ATHENS – When First Republic Bank failed, the Federal Deposit Insurance Corporation organized a shotgun sale of its assets to JPMorgan Chase. That violated the FDIC’s cardinal rule that no bank owning more than 10% of insured US deposits should be allowed to expand further by absorbing another US bank. But, because sparing taxpayers the cost of another bank bailout took precedence, the US authorities permitted – indeed helped – America’s largest bank, already a too-big-to-fail (TBTF) institution, to grow even larger.

In a rare show of bipartisanship, Democrats and Republicans alike applauded the FDIC’s actions, rejoicing that JPMorgan had stepped in with a “private sector” plan to avoid burdening the taxpayers. Unfortunately, the truth was less heroic: Jamie Dimon, JPMorgan Chase’s ubiquitous boss, negotiated a $50 billion credit line and a loss-sharing deal with the FDIC that will result in a $13 billion loss to US taxpayers. In short, the resolution of First Republic burdened Americans both with a hefty tax bill and with the larger systemic risks implicit in a bigger TBTF bank.

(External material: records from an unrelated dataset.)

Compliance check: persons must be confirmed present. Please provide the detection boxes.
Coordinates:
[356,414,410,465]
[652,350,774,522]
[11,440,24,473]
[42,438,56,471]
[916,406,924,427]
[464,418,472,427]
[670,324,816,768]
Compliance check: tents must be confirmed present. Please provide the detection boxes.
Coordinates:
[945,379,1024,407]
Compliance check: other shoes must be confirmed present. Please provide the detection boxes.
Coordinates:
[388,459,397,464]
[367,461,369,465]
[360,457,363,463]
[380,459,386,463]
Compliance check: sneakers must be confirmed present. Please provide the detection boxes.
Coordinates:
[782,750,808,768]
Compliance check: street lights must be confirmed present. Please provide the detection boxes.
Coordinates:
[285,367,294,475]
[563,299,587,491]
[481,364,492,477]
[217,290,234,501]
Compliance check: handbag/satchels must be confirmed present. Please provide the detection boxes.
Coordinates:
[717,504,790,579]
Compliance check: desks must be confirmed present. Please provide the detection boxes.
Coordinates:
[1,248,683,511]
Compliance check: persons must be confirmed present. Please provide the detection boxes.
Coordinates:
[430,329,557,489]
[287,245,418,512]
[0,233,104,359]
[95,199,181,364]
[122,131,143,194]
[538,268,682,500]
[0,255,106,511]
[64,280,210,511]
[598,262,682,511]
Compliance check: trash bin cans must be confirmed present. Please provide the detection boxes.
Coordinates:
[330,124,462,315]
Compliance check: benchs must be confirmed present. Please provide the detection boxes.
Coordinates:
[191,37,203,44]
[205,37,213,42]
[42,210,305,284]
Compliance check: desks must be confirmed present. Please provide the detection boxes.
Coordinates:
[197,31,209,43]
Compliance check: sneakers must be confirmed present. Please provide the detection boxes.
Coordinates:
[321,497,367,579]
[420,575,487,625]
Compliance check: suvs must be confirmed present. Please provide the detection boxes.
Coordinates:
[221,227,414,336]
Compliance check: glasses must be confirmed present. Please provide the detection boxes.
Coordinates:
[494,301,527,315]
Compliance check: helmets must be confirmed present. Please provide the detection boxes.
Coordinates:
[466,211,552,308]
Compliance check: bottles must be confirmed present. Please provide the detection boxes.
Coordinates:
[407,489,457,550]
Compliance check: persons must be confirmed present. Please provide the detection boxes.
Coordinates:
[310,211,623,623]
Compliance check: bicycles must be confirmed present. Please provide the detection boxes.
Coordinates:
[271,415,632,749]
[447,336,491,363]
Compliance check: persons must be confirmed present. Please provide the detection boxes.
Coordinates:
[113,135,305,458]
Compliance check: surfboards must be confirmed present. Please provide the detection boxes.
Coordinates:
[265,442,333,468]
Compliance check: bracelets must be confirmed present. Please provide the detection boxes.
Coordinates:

First Republic was small, but its fate is a harbinger of bigger things. Owing to the rise in prices and (to a lesser extent) wages, the US public debt as a share of national income shrank. But with the Federal Reserve boosting interest rates to arrest inflation, the value of Treasury bills sitting on the banks’ books declined (why buy a second-hand, low-yield bond when you can buy a higher-yielding fresh one?). And since most of the safe assets held by banks are Treasury bills, bankruptcies like those of Silicon Valley Bank, Signature Bank, and First Republic ensued.